Paul Tourret : La ligne régulière repose en principe sur une organisation rigide et stable afin de garantir des services fiables. Elle peut toutefois s’ajuster aux contraintes et changements de marché. Les navires étant mobiles, les services évoluent régulièrement. Après la crise de 2008, les armateurs ont systématisé le désarmement hivernal.
Grossièrement, il existe une basse saison hivernale. La haute saison estivale, le peak season, a, elle, un peu évolué et elle intervient plus en amont dans l’été en raison du ralentissement des vitesses commerciales des navires. Désormais, il faut considérer la Golden Week chinoise comme un marqueur de la fin de la saison haute. Le Nouvel An chinois est un autre temps à prendre en compte dans l’hiver. Ainsi, la conteneurisation doit composer avec la saisonnalité, les fêtes de consommation, mais aussi des événements en lien avec la production.
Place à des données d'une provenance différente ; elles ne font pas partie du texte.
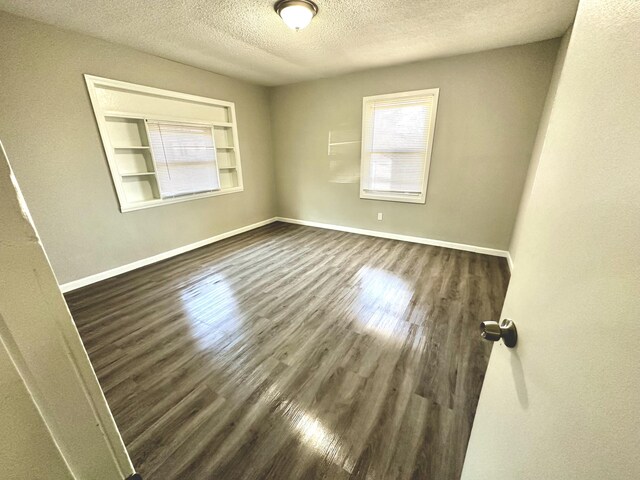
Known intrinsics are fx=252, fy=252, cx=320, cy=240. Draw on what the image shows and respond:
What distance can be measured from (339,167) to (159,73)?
8.92 ft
Cependant, au delà de la problématique du calendrier, le fonctionnement du marché conteneurisé a changé en devenant plus sensible à la conjoncture. Le confinement, le déconfinement, la reprise… on peut alors légitimement penser que les chargeurs et les distributeurs sont condamnés à une gestion court-termiste. Il faut reconstituer les stocks et disposer de la marchandise, mais sans excès. Dans ces temps incertains, les chargeurs n’ont aucune certitude sur l’avenir et les pronostics sont encore aléatoires.
Les armateurs sont dans un autre espace-temps. Ils ont été confrontés à la baisse de la demande du printemps. En conséquence, ils ont arbitré par une baisse structurelle de leur offre. Suppressions d’escales et de services ont été la réponse à la crise qui s’annonçait. La vision court-termiste des chargeurs et la contraction de l’offre des armateurs sont deux principes contradictoires et à contre-courant des forces du marché.
Le mode de résistance à la crise a donc été une hyper rationalisation de l’offre. A-t-elle été excessive ? Les armateurs ont-ils organisé une forme de pénurie ? On peut admettre que les questions se posent. Et pour ajouter au problème, les armateurs offrent des prix à un niveau élevé pour des temps de crise. En pratiquant ces taux et une offre dégradée, ils jouent avec le feu. Leurs résultats financiers plus que corrects alertent le monde du shipping.
Les transporteurs de la ligne régulière convoqués par le ministère chinois des Transports
Comment peut-on lire ce qui se passe actuellement sur le transpacifique ? L’introduction de capacités supplémentaires n’a manifestement pas contrarié les taux de fret spot qui s'envolent depuis quelques semaines entre l’Asie et les côtes américaines. Le SCFI [Shanghai containerized freight index, composé des taux spot pour les conteneurs au départ de Chine, NDLR] atteint des sommets inédits. Le SCFI serait-il en train de devenir, pour la ligne régulière qui repose d'ordinaire sur des engagements contractuels pour une durée fixe, un indicateur semblable au BDI dans le vrac ?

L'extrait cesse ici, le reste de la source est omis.